The limited parallel execution is another pattern which belongs to the category of control flow patterns and is a special version of the parallel execution pattern. In use cases where we have limited number of resources (memory, cpu cycles, etc.) we should consider taking another approach by just invoking all tasks at once. Instead we can split the execution in batches of tasks run in parallel and wait to be notified when all of them are done.
We can think the limited parallel execution as a room where tasks can be running in parallel, but the space is bounded to accept only a limited number of such tasks. Every time a task in the room completes another pending task from the collection drops in and starts executing. The goal is to split the overhead of running too many tasks in parallel and avoid running out of resources. The execution of such pattern should be considered as completed only when all of the given tasks have been completed. In the case a task throws an error the execution should be rejected immediately skipping any result collected from other completed tasks so far.
This pattern can be implemented using either old school callbacks or the more development friendly promises and async functions, where either implementation should give us the same execution.
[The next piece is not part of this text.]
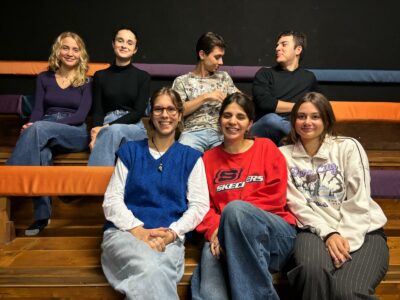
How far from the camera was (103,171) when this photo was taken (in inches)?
67.4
Assume we have an execution
function which expects a collection of asynchronous via callback tasks
. Along with tasks the function requires a concurrency
limit and a completion callback
. The concurrency limit is the maximum number of tasks which can be running in parallel at any given time in execution. Along with the already known completed
and rejected
variables which have been used in the parallel execution pattern, here we will need two more variables. The variable running
meant to store the actual number of running tasks at any given time and an index
to point to the next task in invocation.
function execution (tasks, concurrency, callback) {
let completed = 0; // Total completed tasks
let rejected = false; // Execution is rejected
let running = 0; // Total running tasks
let index = 0; // Index of the next task to invoke
const results = []; // Store the result of each task
}
The result of each task will be collected via closures into the
results
variable.
Now as you can see here we have the same done
helper function we've used in parallel execution pattern. This function is passed as the callback to each task's invocation, but here has a slightly different behavior. When a task calls the done callback at completion, we have to count down the running
variable in order to inform the execution that a task has finished and there is now room for another task to check in. The last thing to do is to call for another iteration by invoking the next
function again, so other tasks can have the chance in execution.
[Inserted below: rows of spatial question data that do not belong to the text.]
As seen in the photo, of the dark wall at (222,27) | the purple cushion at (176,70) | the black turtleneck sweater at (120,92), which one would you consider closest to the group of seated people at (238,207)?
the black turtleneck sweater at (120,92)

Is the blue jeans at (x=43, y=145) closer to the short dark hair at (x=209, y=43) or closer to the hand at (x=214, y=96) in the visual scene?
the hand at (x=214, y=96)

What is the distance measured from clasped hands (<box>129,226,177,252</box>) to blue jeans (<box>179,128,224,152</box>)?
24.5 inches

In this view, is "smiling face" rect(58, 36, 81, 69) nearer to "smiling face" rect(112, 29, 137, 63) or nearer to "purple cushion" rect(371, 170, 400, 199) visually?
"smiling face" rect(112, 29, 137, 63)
function execution (tasks, concurrency, callback) {
...
function done (error, result) {
if (rejected) {
return; // Exit if execution rejected by another task
}
if (error) {
rejected = true; // Mark the rejection of the execution
return callback(error); // Call back with the thrown error
}
completed++; // Count another task as completed
results.push(result); // Store the task's completion result
// Call completion back once all tasks are completed
if (completed === tasks.length && !rejected) {
callback(null, results);
}
running--; // Mark a spot as free in concurrency
next(); // Trigger the next iteration
}
}
Bear in mind that the completion callback should always be called once either at rejection or completion along with the error or the result respectively.
The execution starts by calling a helper function next
which via indirect recursion is handling which task is about to be pushed into the parallel execution by keeping the process under the limit of concurrency
. As long as there is room for another task to be executed and there are still tasks not spawn, we invoke the next in order task.
function execution (tasks, concurrency, callback) {
...
function next () {
// Call next task if there is room in concurrency
while (running < concurrency && index < tasks.length) {
// Get the task to invoke and mark the next to be ready
const task = tasks[index];
index++;
task(done); // Invoke the task given the done as callback
running++; // Mark that a spot is occupied in concurrency
}
}
next(); // Launch iteration
}
Now let's put this all together.
function execution (tasks, concurrency, callback) {
let completed = 0; // Total completed tasks
let rejected = false; // Execution is rejected
let running = 0; // Total running tasks
let index = 0; // Index of the next task to invoke
const results = []; // Store the result of each task
function done (error, result) {
if (rejected) {
return; // Exit if execution rejected by another task
}
if (error) {
rejected = true; // Mark the rejection of the execution
return callback(error); // Call back with the thrown error
}
completed++; // Count another task as completed
results.push(result); // Store the task's completion result
// Call completion back once all tasks are completed
if (completed === tasks.length && !rejected) {
callback(null, results);
}
running--; // Mark a spot as free in concurrency
next(); // Trigger the next iteration
}
function next () {
// Call next task if there is room in concurrency
while (running < concurrency && index < tasks.length) {
// Get the task to invoke and mark the next to be ready
const task = tasks[index];
index++;
task(done); // Invoke the task given the done as callback
running++; // Mark that a spot is occupied in concurrency
}
}
next(); // Launch iteration
}
Having a collection of asynchronous tasks is now easy to execute them in parallel, like so:
// A collection of trivially implemented asynchronous tasks
const tasks = [
(callback) => setTimeout(() => callback(null, "Task1")),
(callback) => setTimeout(() => callback(null, "Task2")),
(callback) => setTimeout(() => callback(null, "Task3"))
];
execution(tasks, concurrency, (error, results) => {
if (error) {
return console.error(error);
}
console.log(results);
});
We skip error handling within async tasks for brevity, but you always have take care of thrown errors.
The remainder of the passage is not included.